1月8日

美と健康! アブラの新常識

アブラといえば、これまでは「健康に悪い」「太る」というイメージでしたが、最近は「体によいアブラ」の話題が大注目!
アブラの中には、私たち人間にとって「生きる上で欠かせないアブラ」があるんです。
それが、“必須脂肪酸”と呼ばれる「オメガ3脂肪酸」と「オメガ6脂肪酸」。
どちらも体の細胞の材料となっているアブラです。

最新の研究で、「オメガ3」と「オメガ6」をバランスよく摂取することが、とても重要だということがわかってきました。ところが今、人とアブラの関係が急速に崩れ始めています。 この比率が「1:2」を超えてオメガ6が多くなると、動脈硬化を招き、「脳梗塞」や「心筋梗塞」などを引き起こすリスクが高まります。さらには、「花粉症」や「うつ病」などにも、このバランスが関係しているといいます。

わたしたちは“理想のアブラ”をどのように取り戻せばいいのでしょうか。今回の特集では、日々の生活で“理想のアブラ”を摂取するヒントをたっぷり紹介しました。

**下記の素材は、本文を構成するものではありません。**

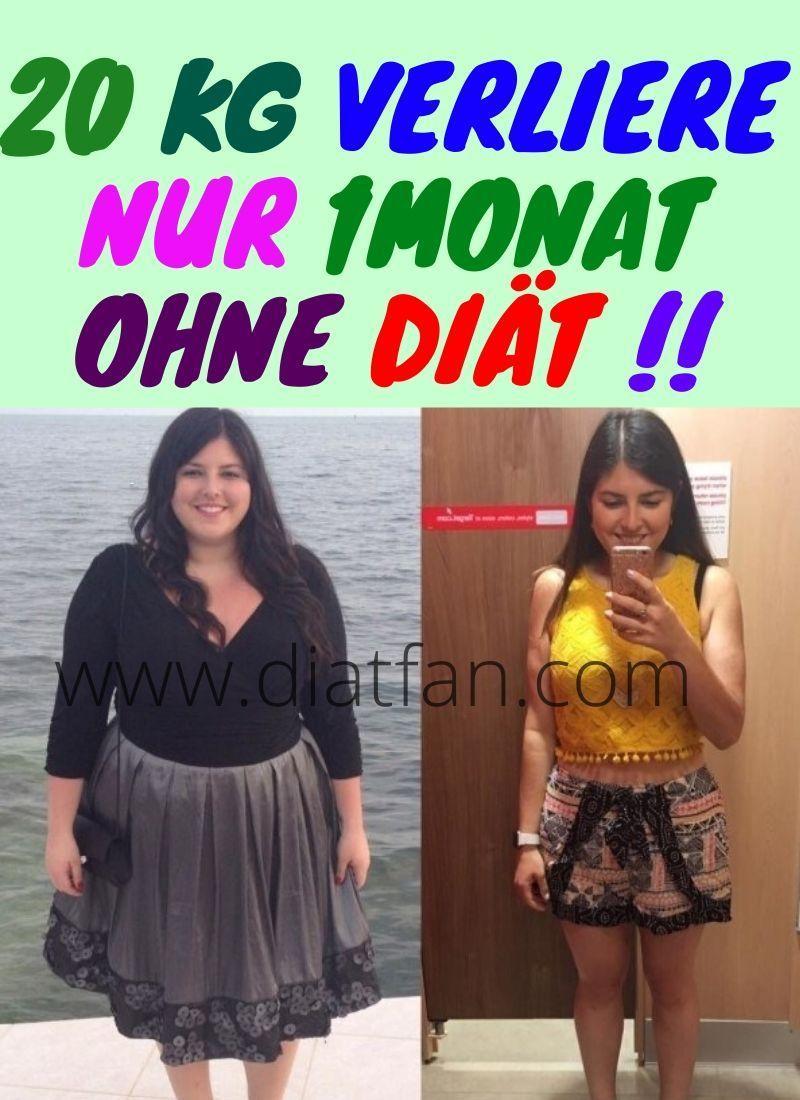 Wie man in 1 Monat ohne Diät Gewicht verliert
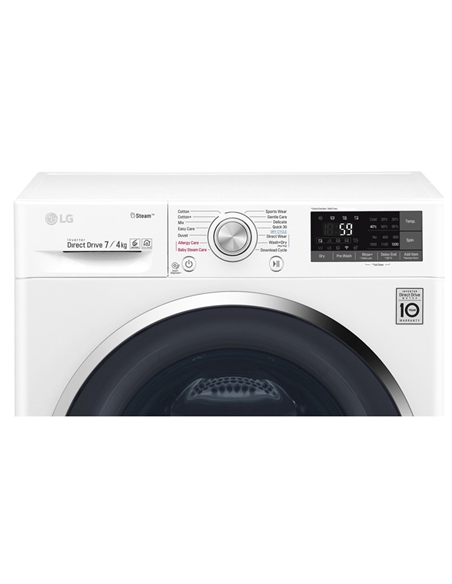 LG Washing machine with Dryer F2J7HG2W Front loading, Washing capacity 7 kg, Drying capacity 4 kg, 1200 RPM, Direct drive, B, De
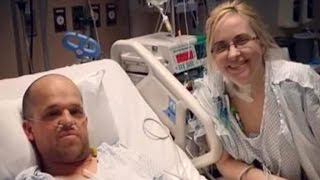 Woman gets more than her life from liver transplant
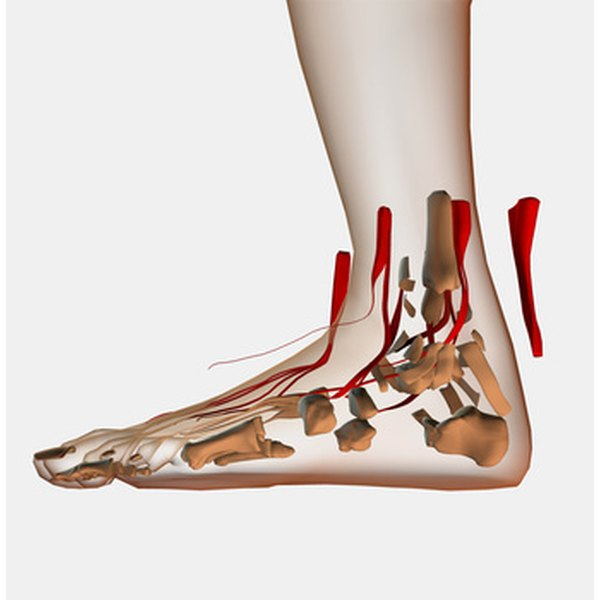 Vasodilators can increase blood flow to the extremities.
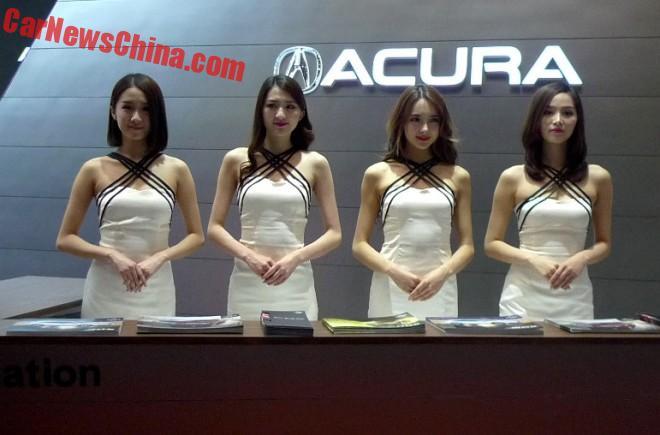 beijing-brochure-babes2-7-changan-6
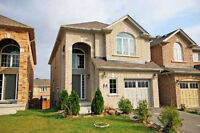 4 Bedroom Beautiful Detached house for Rent in Ajax
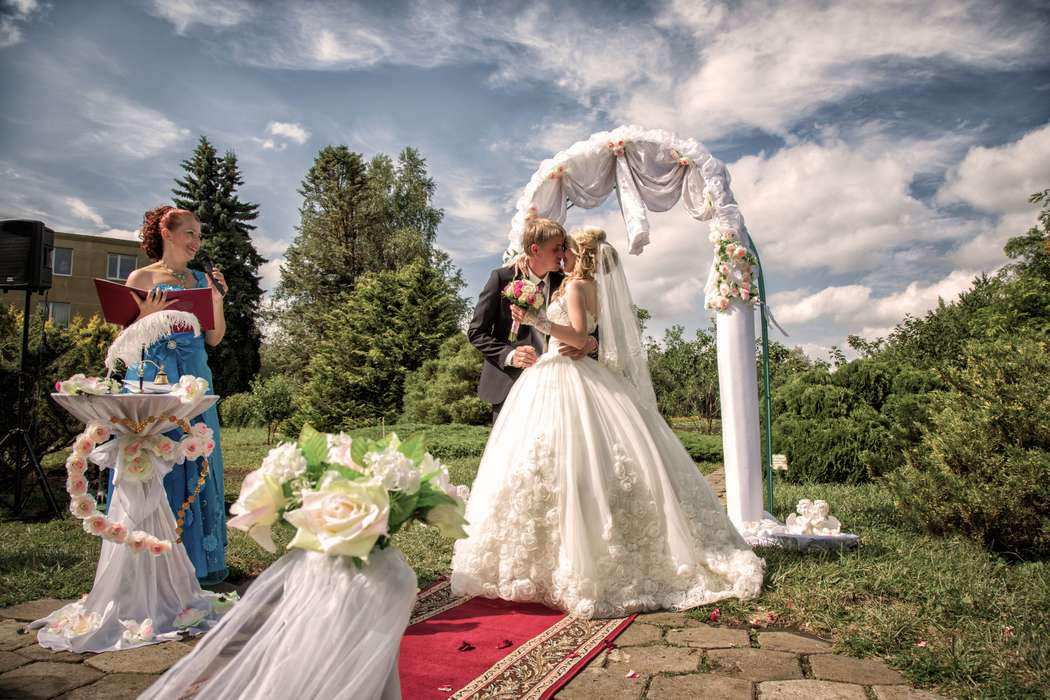 Фото 13255602 в коллекции Портфолио - Фото-видео студия Николая Курова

体に欠かせないアブラ オメガ3脂肪酸とオメガ6脂肪酸とは?

血液をサラサラに!オメガ3脂肪酸

イワシやサンマ、サバなど身近な青魚や、サケ、くるみ、最近スーパーでよく見かけるようになったエゴマ油やアマニ油などに多いオメガ3脂肪酸。
私たちの体は、数十兆もの細胞でできています。その1つ1つの細胞の材料になっているのが、オメガ3脂肪酸。しかもオメガ3には細胞をしなやかにする働きがあります。なので、オメガ3を十分にとっていると、全身の細胞の働きがよくなり、血液がサラサラになるのです!

血液を固める!オメガ6脂肪酸

炒め物や揚げ物に使うサラダ油、鶏肉、豚肉、牛肉のアブラに多く含まれているオメガ6脂肪酸。オメガ6脂肪酸も細胞の材料として使われていますが、体の中ではオメガ3脂肪酸と反対の働きをしています。オメガ6には、血液を固める働きがあり、ケガをしたときに、血を止めるのに役立っています。
しかし、オメガ6が体内で過剰になると、心筋梗塞や脳梗塞の原因となる動脈硬化を引き起こす可能性があります。

理想のバランス「1:2」

福岡県久山町の調査で、血液中の「オメガ3脂肪酸」と「オメガ6脂肪酸」のバランスが「1:2」の割合を超えてオメガ6脂肪酸が多くなると、急激に死亡リスクが高くなることがわかりました。ところが、欧米型の食事が多い日本人は、「オメガ6」の過剰摂取により、「オメガ3」と「オメガ6」の比率が「1:6」や「1:10」になっているとも言われています。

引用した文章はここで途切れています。